**SET TASK**
Quote verbatim every line of the material, from its first line through the line that contains "508L100 521L208 517L243", with both ends included.

Rows from a segmentation dataset:
☆ ☆ ☆ ☆ ☆
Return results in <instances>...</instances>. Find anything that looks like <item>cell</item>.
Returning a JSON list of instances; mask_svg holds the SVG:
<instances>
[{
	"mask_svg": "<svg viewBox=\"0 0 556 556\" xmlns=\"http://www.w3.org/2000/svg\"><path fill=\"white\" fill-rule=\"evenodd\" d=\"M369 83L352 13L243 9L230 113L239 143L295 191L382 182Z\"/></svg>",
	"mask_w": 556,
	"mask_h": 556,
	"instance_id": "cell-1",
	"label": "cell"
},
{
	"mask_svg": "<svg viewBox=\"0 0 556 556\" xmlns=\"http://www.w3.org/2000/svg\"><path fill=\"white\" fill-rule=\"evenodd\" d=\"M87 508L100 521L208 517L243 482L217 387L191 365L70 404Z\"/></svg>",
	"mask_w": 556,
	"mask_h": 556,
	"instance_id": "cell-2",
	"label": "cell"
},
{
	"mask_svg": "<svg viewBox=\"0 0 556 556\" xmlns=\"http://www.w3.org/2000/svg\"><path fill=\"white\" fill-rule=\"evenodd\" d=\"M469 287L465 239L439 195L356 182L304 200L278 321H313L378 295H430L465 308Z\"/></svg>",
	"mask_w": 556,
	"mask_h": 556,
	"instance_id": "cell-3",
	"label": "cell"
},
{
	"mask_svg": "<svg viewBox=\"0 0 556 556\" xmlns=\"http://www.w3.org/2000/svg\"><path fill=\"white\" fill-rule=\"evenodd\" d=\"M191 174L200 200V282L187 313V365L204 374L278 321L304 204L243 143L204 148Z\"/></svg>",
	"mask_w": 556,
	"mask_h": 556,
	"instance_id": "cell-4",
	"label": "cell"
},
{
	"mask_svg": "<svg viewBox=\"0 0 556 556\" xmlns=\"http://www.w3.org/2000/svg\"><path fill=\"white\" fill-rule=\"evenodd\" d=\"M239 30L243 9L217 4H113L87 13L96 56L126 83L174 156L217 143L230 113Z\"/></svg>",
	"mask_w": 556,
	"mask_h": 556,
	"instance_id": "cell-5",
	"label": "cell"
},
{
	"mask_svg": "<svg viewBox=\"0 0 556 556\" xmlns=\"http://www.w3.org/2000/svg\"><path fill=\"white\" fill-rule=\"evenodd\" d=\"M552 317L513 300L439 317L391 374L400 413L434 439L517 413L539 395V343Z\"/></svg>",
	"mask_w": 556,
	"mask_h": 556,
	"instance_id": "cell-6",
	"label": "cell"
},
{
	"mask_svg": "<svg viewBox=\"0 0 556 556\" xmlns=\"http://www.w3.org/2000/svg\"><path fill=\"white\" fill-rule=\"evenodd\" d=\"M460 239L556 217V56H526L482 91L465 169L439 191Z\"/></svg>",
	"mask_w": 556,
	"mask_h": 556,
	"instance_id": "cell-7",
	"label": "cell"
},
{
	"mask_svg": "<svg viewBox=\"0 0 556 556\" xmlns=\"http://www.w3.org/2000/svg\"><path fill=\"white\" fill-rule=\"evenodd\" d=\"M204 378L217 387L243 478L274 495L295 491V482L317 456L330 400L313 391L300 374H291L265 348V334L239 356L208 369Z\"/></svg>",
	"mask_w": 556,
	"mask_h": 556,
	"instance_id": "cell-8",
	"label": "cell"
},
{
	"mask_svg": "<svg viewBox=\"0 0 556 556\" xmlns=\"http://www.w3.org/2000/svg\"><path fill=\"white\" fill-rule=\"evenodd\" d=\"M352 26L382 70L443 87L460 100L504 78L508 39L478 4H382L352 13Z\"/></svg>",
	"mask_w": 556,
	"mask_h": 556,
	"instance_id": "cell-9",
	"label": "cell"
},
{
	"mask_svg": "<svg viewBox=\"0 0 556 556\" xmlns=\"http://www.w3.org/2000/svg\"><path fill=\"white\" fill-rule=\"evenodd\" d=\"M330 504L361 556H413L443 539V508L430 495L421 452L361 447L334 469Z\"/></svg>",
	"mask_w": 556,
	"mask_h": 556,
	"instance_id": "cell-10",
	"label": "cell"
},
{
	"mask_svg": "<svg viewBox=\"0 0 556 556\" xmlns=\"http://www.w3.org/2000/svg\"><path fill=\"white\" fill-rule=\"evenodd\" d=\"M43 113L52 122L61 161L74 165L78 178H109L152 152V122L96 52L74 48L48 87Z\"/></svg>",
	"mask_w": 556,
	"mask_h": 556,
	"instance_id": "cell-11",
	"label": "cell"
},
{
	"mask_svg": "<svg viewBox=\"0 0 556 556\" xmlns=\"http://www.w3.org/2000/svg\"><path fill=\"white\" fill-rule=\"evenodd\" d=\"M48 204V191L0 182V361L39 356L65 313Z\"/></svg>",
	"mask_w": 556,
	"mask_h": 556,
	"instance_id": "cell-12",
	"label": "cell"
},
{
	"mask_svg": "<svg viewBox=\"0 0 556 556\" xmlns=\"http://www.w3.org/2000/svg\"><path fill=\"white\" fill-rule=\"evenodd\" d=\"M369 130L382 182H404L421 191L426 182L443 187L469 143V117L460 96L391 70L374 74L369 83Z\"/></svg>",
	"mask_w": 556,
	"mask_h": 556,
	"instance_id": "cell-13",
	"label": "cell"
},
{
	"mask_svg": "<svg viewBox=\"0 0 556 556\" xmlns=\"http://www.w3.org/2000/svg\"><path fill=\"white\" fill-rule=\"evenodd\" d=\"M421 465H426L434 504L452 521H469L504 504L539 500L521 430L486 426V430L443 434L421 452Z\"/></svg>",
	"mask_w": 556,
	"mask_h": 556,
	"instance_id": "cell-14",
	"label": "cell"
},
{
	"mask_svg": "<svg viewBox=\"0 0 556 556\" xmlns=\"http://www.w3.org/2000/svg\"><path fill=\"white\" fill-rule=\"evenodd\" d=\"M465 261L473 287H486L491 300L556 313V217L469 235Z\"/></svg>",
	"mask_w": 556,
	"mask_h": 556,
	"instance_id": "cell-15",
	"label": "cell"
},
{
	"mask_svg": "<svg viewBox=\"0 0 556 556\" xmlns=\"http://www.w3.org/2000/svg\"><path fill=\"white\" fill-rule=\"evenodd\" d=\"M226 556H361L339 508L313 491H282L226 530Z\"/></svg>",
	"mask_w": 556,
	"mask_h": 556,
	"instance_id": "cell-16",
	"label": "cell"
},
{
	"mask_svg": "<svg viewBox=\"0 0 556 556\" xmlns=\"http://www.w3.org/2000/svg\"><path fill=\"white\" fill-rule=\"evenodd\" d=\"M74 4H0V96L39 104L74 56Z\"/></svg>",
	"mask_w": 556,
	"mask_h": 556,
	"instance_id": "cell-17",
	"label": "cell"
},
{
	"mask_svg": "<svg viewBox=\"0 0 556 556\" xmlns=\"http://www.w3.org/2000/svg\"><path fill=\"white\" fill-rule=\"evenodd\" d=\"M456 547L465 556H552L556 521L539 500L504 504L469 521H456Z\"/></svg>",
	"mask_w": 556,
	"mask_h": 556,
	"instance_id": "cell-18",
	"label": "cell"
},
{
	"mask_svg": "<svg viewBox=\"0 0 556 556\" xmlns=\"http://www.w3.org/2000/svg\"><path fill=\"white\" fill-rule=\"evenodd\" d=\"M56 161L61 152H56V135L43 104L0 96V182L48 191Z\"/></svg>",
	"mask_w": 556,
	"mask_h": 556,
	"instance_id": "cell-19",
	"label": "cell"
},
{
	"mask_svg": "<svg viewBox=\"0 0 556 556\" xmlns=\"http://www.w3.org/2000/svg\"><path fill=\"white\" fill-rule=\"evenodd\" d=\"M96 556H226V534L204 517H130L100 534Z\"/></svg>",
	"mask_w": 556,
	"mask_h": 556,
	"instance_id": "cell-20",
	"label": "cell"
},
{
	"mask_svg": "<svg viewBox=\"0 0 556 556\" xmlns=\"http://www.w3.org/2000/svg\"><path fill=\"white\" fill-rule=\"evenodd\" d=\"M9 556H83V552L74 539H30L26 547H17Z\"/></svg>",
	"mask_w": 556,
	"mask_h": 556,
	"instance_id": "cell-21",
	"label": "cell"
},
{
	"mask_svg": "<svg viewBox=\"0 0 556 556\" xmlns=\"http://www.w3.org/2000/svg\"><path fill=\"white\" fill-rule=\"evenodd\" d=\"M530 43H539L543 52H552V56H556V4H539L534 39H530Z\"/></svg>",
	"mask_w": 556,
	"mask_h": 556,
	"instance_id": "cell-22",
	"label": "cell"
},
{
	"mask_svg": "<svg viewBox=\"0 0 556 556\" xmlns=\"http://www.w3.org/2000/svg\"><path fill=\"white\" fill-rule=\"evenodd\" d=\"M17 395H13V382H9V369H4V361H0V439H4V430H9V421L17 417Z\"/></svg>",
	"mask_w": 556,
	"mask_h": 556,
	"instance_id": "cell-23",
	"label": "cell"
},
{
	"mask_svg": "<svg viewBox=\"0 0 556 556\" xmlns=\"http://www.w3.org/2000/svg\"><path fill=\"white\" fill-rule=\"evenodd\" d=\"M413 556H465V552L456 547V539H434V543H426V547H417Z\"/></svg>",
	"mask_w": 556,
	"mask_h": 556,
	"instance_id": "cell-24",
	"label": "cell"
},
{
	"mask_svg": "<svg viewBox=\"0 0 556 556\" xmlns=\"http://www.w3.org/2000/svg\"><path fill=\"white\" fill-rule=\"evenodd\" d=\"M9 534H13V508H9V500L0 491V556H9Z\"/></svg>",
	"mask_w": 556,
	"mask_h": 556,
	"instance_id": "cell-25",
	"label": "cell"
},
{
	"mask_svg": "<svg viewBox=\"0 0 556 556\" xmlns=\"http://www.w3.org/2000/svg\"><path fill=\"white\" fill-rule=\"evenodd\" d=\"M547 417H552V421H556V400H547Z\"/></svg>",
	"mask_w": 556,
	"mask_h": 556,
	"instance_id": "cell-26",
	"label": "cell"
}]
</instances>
☆ ☆ ☆ ☆ ☆
**EXERCISE SOLUTION**
Return results in <instances>...</instances>. Find anything that looks like <item>cell</item>.
Returning a JSON list of instances; mask_svg holds the SVG:
<instances>
[{
	"mask_svg": "<svg viewBox=\"0 0 556 556\" xmlns=\"http://www.w3.org/2000/svg\"><path fill=\"white\" fill-rule=\"evenodd\" d=\"M369 83L352 13L243 9L230 113L239 143L295 191L382 182Z\"/></svg>",
	"mask_w": 556,
	"mask_h": 556,
	"instance_id": "cell-1",
	"label": "cell"
},
{
	"mask_svg": "<svg viewBox=\"0 0 556 556\" xmlns=\"http://www.w3.org/2000/svg\"><path fill=\"white\" fill-rule=\"evenodd\" d=\"M87 508L100 521L208 517L243 482L217 387L191 365L70 404Z\"/></svg>",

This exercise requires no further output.